### Dataset extract ###

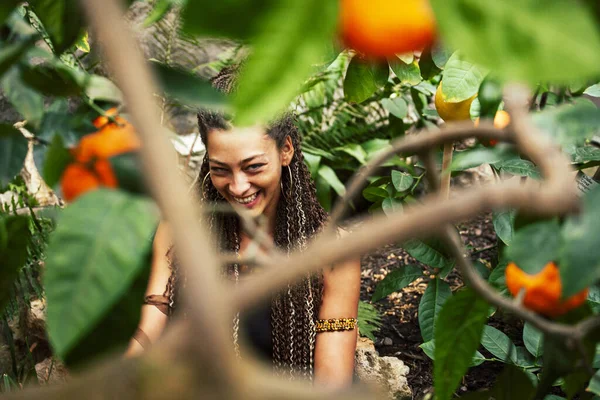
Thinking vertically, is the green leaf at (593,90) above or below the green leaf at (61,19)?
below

###
### Dataset extract ###

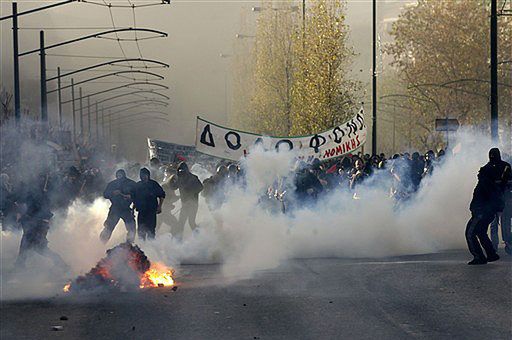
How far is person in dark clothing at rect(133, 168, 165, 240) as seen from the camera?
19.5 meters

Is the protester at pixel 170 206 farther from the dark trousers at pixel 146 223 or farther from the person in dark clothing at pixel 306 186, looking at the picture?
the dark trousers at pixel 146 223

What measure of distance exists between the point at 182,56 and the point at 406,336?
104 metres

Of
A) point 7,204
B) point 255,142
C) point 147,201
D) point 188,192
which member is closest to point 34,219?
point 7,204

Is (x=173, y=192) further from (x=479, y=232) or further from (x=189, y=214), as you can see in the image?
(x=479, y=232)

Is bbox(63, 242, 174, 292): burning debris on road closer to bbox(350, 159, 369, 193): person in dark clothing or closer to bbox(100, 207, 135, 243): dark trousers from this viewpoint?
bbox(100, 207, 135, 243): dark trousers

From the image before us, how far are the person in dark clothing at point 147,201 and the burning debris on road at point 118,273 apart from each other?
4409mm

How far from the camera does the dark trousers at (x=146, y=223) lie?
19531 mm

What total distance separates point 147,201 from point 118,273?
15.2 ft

###
### Dataset extract ###

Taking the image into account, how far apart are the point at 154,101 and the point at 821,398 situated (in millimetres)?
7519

###

## Written instruction
Collect every line in the entries above that contains the string "What". Treat uppercase and lowercase as different.

## Complete answer
What measure of distance exists between the point at 182,56 and the point at 406,336?
What total distance separates point 147,201 from point 118,273?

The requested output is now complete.